[start of Records supplied]
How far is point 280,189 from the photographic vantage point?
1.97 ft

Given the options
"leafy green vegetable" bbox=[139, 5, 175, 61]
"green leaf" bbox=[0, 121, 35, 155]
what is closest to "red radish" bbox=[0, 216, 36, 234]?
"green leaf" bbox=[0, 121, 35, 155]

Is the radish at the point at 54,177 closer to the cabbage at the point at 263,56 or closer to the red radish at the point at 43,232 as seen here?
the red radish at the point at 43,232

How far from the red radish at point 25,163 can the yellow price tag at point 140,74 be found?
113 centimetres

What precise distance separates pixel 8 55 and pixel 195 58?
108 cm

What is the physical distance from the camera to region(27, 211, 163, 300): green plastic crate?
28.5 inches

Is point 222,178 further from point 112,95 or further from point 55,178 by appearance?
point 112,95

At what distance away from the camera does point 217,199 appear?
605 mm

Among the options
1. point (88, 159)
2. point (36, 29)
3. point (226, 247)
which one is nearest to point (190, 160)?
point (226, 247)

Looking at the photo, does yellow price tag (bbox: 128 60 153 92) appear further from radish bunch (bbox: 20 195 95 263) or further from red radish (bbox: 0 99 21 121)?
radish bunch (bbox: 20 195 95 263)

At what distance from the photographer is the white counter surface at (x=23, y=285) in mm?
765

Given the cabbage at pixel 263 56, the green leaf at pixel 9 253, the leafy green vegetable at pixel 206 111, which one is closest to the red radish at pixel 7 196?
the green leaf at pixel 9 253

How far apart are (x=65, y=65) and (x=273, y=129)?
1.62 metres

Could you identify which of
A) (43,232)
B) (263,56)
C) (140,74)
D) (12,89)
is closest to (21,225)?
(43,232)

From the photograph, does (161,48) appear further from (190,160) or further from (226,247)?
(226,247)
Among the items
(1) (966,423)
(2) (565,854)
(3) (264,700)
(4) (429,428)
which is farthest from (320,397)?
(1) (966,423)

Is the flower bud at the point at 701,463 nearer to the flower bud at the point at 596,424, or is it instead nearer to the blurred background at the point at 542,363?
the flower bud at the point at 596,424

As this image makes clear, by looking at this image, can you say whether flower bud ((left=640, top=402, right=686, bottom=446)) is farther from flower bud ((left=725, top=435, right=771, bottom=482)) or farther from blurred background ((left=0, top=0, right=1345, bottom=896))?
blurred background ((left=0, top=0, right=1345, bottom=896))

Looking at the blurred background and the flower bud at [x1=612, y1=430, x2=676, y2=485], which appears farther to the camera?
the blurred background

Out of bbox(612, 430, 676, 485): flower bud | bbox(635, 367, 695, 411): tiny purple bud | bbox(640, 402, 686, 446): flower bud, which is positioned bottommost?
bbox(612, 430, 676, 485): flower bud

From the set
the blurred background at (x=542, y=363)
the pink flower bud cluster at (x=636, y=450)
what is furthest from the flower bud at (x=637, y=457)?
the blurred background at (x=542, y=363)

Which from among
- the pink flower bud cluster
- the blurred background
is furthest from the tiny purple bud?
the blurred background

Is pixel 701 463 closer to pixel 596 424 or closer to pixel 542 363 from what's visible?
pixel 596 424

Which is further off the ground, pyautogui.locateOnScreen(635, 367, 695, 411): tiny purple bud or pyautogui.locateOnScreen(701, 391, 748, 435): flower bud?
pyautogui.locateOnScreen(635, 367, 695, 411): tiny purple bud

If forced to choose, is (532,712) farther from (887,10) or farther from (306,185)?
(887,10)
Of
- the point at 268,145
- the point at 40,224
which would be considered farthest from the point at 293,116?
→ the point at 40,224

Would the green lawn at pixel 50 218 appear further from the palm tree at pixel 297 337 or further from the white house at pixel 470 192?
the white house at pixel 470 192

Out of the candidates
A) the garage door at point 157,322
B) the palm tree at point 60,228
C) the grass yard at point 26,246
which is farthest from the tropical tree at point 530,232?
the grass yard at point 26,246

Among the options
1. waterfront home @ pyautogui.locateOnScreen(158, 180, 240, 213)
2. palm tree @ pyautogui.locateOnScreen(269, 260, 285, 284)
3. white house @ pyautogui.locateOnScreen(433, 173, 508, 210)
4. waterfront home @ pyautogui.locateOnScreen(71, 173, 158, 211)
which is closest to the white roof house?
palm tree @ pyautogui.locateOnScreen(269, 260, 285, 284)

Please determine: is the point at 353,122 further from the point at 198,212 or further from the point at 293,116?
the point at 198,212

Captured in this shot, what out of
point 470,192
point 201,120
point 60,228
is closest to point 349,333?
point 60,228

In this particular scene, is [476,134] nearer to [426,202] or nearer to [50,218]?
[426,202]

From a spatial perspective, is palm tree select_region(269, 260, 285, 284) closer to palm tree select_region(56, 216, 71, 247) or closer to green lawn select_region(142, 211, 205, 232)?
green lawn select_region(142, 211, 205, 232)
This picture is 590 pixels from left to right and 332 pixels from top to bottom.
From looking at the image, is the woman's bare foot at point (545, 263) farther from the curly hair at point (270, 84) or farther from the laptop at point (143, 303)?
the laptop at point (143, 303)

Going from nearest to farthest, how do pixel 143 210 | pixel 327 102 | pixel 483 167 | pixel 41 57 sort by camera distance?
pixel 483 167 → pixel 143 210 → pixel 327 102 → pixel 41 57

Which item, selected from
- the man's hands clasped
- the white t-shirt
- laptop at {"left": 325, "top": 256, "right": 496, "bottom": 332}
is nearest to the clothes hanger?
[end of Records supplied]
Copy all of the records above, substituting "yellow price label" for every occurrence of "yellow price tag" and leaving everything else as it is.

Answer:
How far is point 280,189 from the photographic vantage point?
1.97 ft

Given the options
"leafy green vegetable" bbox=[139, 5, 175, 61]
"green leaf" bbox=[0, 121, 35, 155]
what is closest to "red radish" bbox=[0, 216, 36, 234]?
"green leaf" bbox=[0, 121, 35, 155]

Is the radish at the point at 54,177 closer to the cabbage at the point at 263,56 or closer to the red radish at the point at 43,232 as seen here?
the red radish at the point at 43,232

How far from the red radish at point 25,163 can the yellow price label at point 140,74 be found?
113 centimetres

What precise distance separates pixel 8 55 and pixel 195 58?
108 cm

What is the physical distance from the camera to region(27, 211, 163, 300): green plastic crate?
28.5 inches

Is point 222,178 further from point 112,95 or further from point 55,178 by appearance?
point 112,95

At what distance away from the camera does point 217,199 appear?
605 mm

Among the options
1. point (88, 159)
2. point (36, 29)
3. point (226, 247)
which one is nearest to point (190, 160)?
point (226, 247)

Looking at the photo, does yellow price label (bbox: 128 60 153 92) appear further from radish bunch (bbox: 20 195 95 263) or further from red radish (bbox: 0 99 21 121)?
radish bunch (bbox: 20 195 95 263)

At what distance from the photographer is the white counter surface at (x=23, y=285) in mm?
765

Given the cabbage at pixel 263 56, the green leaf at pixel 9 253, the leafy green vegetable at pixel 206 111, which one is closest to the red radish at pixel 7 196?
the green leaf at pixel 9 253

How far apart are (x=65, y=65) and (x=273, y=129)?
1.62 metres

Could you identify which of
A) (43,232)
B) (263,56)
C) (140,74)
D) (12,89)
is closest to (21,225)?
(43,232)

From the photograph, does (161,48) appear further from (190,160) or further from (226,247)?
(226,247)
Among the items
(1) (966,423)
(2) (565,854)
(3) (264,700)
(4) (429,428)
which is farthest from (320,397)?
(1) (966,423)

Is the flower bud at the point at 701,463 nearer to the flower bud at the point at 596,424, or is it instead nearer to the blurred background at the point at 542,363?
the flower bud at the point at 596,424

As this image makes clear, by looking at this image, can you say whether flower bud ((left=640, top=402, right=686, bottom=446)) is farther from flower bud ((left=725, top=435, right=771, bottom=482)) or farther from blurred background ((left=0, top=0, right=1345, bottom=896))?
blurred background ((left=0, top=0, right=1345, bottom=896))

Looking at the blurred background and the flower bud at [x1=612, y1=430, x2=676, y2=485], which appears farther to the camera?
the blurred background

Out of bbox(612, 430, 676, 485): flower bud | bbox(635, 367, 695, 411): tiny purple bud | bbox(640, 402, 686, 446): flower bud, which is positioned bottommost?
bbox(612, 430, 676, 485): flower bud

From the set
the blurred background at (x=542, y=363)
the pink flower bud cluster at (x=636, y=450)
what is furthest from the flower bud at (x=637, y=457)?
the blurred background at (x=542, y=363)

Which from among
- the pink flower bud cluster
- the blurred background
is furthest from the tiny purple bud?
the blurred background

Is pixel 701 463 closer to pixel 596 424 or closer to pixel 542 363 from what's visible?
pixel 596 424

Which is further off the ground, pyautogui.locateOnScreen(635, 367, 695, 411): tiny purple bud or pyautogui.locateOnScreen(701, 391, 748, 435): flower bud?
pyautogui.locateOnScreen(635, 367, 695, 411): tiny purple bud

If forced to choose, is (532,712) farther from (887,10) or farther from (306,185)?
(887,10)
Of
- the point at 268,145
- the point at 40,224
which would be considered farthest from the point at 293,116?
→ the point at 40,224

Would the green lawn at pixel 50 218 appear further from the palm tree at pixel 297 337 or further from the white house at pixel 470 192?
the white house at pixel 470 192

Out of the candidates
A) the garage door at point 157,322
B) the palm tree at point 60,228
C) the grass yard at point 26,246
which is farthest from the tropical tree at point 530,232?
the grass yard at point 26,246

Among the options
1. waterfront home @ pyautogui.locateOnScreen(158, 180, 240, 213)
2. palm tree @ pyautogui.locateOnScreen(269, 260, 285, 284)
3. white house @ pyautogui.locateOnScreen(433, 173, 508, 210)
4. waterfront home @ pyautogui.locateOnScreen(71, 173, 158, 211)
which is closest to the white roof house?
palm tree @ pyautogui.locateOnScreen(269, 260, 285, 284)

Please determine: is the point at 353,122 further from the point at 198,212 or further from the point at 293,116?
the point at 198,212

Captured in this shot, what out of
point 470,192
point 201,120
point 60,228
is closest to point 349,333?
point 60,228

In this particular scene, is [476,134] nearer to [426,202] or nearer to [50,218]?
[426,202]

From a spatial perspective, is palm tree select_region(269, 260, 285, 284) closer to palm tree select_region(56, 216, 71, 247) or closer to green lawn select_region(142, 211, 205, 232)?
green lawn select_region(142, 211, 205, 232)
This picture is 590 pixels from left to right and 332 pixels from top to bottom.
From looking at the image, is the woman's bare foot at point (545, 263) farther from the curly hair at point (270, 84) or farther from the laptop at point (143, 303)?
the laptop at point (143, 303)

Going from nearest to farthest, how do pixel 143 210 | pixel 327 102 | pixel 483 167 | pixel 41 57 sort by camera distance?
pixel 483 167 → pixel 143 210 → pixel 327 102 → pixel 41 57

Which item, selected from
- the man's hands clasped
- the white t-shirt
- laptop at {"left": 325, "top": 256, "right": 496, "bottom": 332}
is nearest to the clothes hanger?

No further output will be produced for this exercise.